- _Task to complete_
Could you write the next part of the forum thread on the BMW EGR cooler recall, starting right after its final sentence?

# EGR cooler recall



## shikbas (Mar 12, 2011)

Hi all
I got this recall from BMW,14 535d
I called the dealer,they said it will take few hours to remove engine parts,inspect and then if they need will order parts to install
I know this is a safety issue but also a :dunno:waste of time to me


----------



## APLinhares (Oct 25, 2017)

So?


----------



## shikbas (Mar 12, 2011)

So if BMW have the parts ready to go as they know of this problem all over the world,dealer could inspect and replace parts on the same visit,people have work to do


----------



## Doug Huffman (Apr 25, 2015)

shikbas said:


> So if BMW have the parts ready to go as they know of this problem all over the world,dealer could inspect and replace parts on the same visit,people have work to do


No. The dealer own his stock and pays interest on its financing. BMW AG, BMW NA are not the independent franchisee dealer.


----------



## Ziggy328xi (Sep 27, 2018)

shikbas said:


> So if BMW have the parts ready to go as they know of this problem all over the world,dealer could inspect and replace parts on the same visit,people have work to do


The whole process of inspecting, getting approval etc is a process in itself and took me over half the day today since we need to take pictures and submit them for BMW NA to look at. then we need to order parts which are only released when BMW NA gets the pictures and releases them for the specific vin. This isnt going to be a fast process just yet.

One i did today needs intake, egr cooler and egr valve. and parts had to submit a ticket to BMW NA and they submitted the ticket at 1pm ish and still didnt hear back by 5pm . i probably wont see parts till monday or tuesday if im lucky.


----------



## APLinhares (Oct 25, 2017)

Dealer couldn't be making stock of parts that he couldn't even use... 
And parts aren't all equal; egr coolers aren't all the same for the several models.


Doug Huffman said:


> No. The dealer own his stock and pays interest on its financing. BMW AG, BMW NA are not the independent franchisee dealer.


:thumbup:


----------



## shikbas (Mar 12, 2011)

Thank you all for the explanations


----------



## jck66 (Nov 28, 2017)

So I took my car in for service yesterday (oil service + EGR recall) and the SA called in the afternoon to tell me that he was keeping it overnight. He mumbled something about a camera issue and that parts wouldn't be available until the following day (today). I haven't found the service folks that this particular dealer to be overly communicative.

Brief web captions

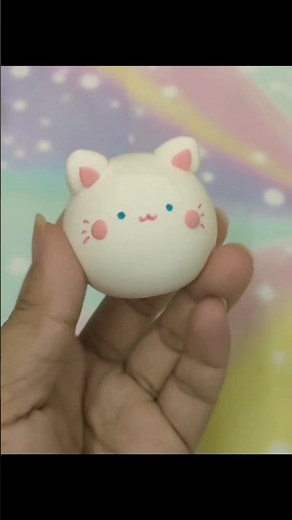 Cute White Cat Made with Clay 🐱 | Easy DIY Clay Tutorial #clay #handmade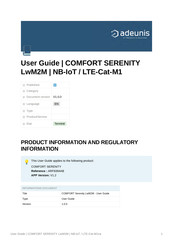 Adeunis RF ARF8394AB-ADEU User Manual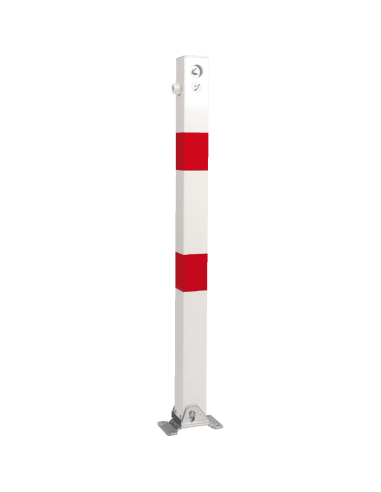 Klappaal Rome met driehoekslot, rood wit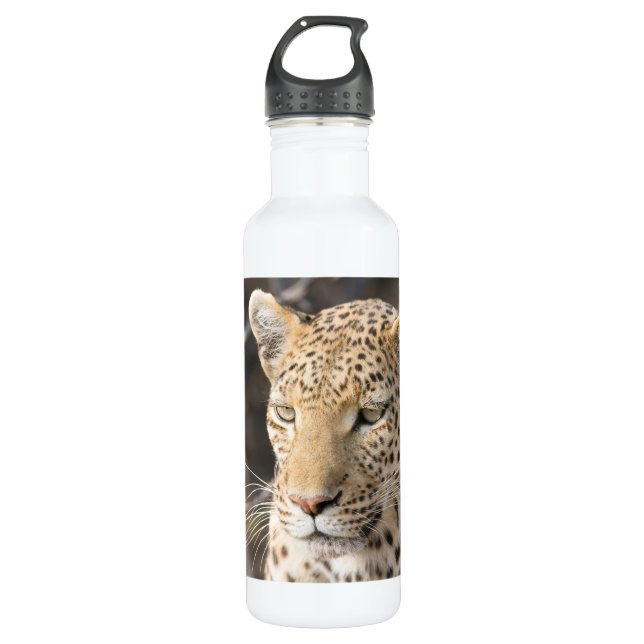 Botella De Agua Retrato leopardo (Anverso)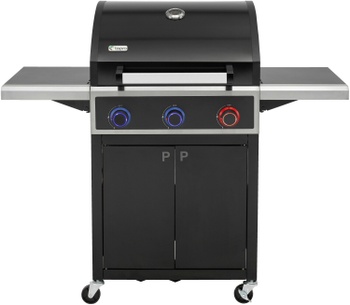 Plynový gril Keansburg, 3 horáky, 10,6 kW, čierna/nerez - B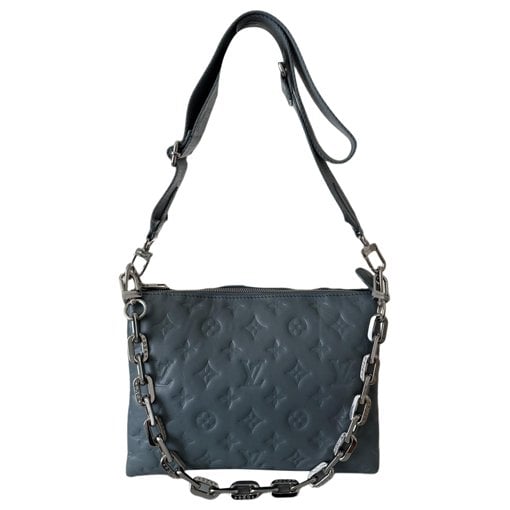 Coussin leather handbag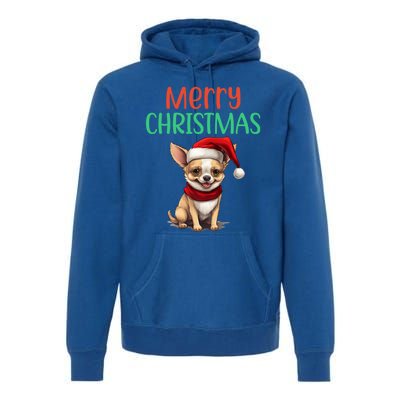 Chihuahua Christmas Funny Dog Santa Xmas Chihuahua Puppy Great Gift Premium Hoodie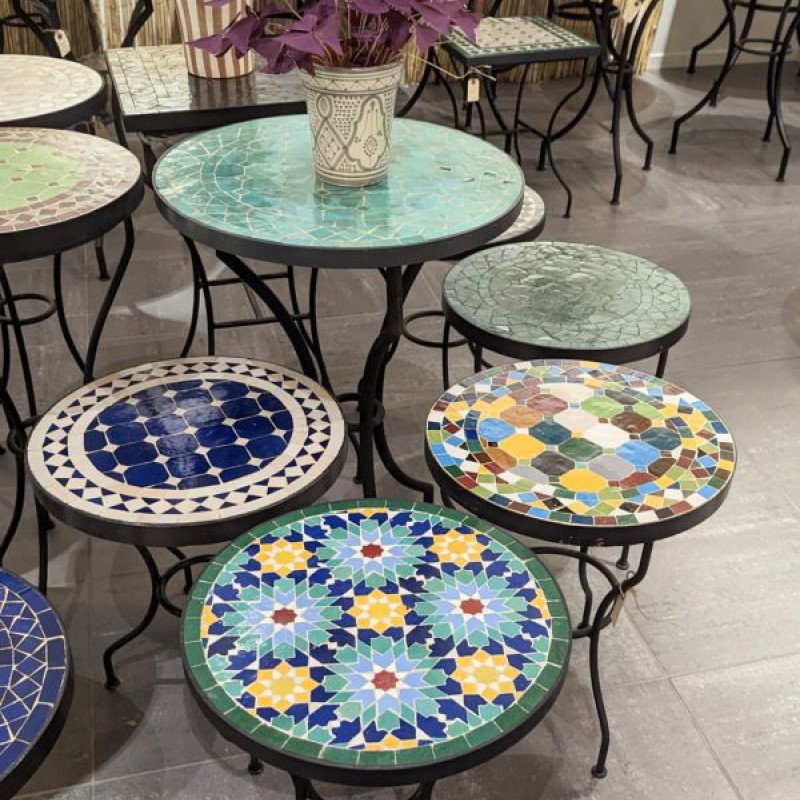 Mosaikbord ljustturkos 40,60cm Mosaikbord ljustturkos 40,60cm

- _Result for this exercise_
I am inferring that this means they inspected and it the EGR was clogged enough that I'm getting new parts. We shall see.


----------



## jeffilano (Aug 1, 2018)

*Still no word on replacing the EGR*

I have been calling several BMW Service Centers in my state of Florida and none will even take my car in to inspect the EGR. They just say there are no parts available and just keep waiting until they get more information. How is it that other states (NY, OR, CT and TX) are getting replacements already if the deal is there are no parts available to address the recall?


----------



## shikbas (Mar 12, 2011)

shikbas said:


> thank you all for the explanations


except for the one whose answer was. So.


----------



## ghpup (Nov 19, 2008)

jeffilano said:


> I have been calling several BMW Service Centers in my state of Florida and none will even take my car in to inspect the EGR. They just say there are no parts available and just keep waiting until they get more information. How is it that other states (NY, OR, CT and TX) are getting replacements already if the deal is there are no parts available to address the recall?


Your experience is the same as here in Idaho, except we only have one dealer. :dunno:


----------



## shikbas (Mar 12, 2011)

Same here one dealer
If BMW already knows:dunno: about the issue so just go and replace the cooler with a new part,if it is not clogged now ,it will be in the near future


----------



## jck66 (Nov 28, 2017)

Well, I got the car back two days later (!) and was told that my intake was not clogged at all. Apparently their camera broke and the parts they were ordering were for the camera, not my car. Waste of time.


----------



## shikbas (Mar 12, 2011)

The dealer checked my car today and looks good ,no need for replacement,the SA advised that they inspected the egr and the intake,took pictures,sent to BMW engineers who made that decision,at least I know it is good now with additionl few years of extended warranty
:thumbup:


----------



## APLinhares (Oct 25, 2017)

Around here, some dealers seems to have replacements in less time than others too.
Some took several weeks, some a few years.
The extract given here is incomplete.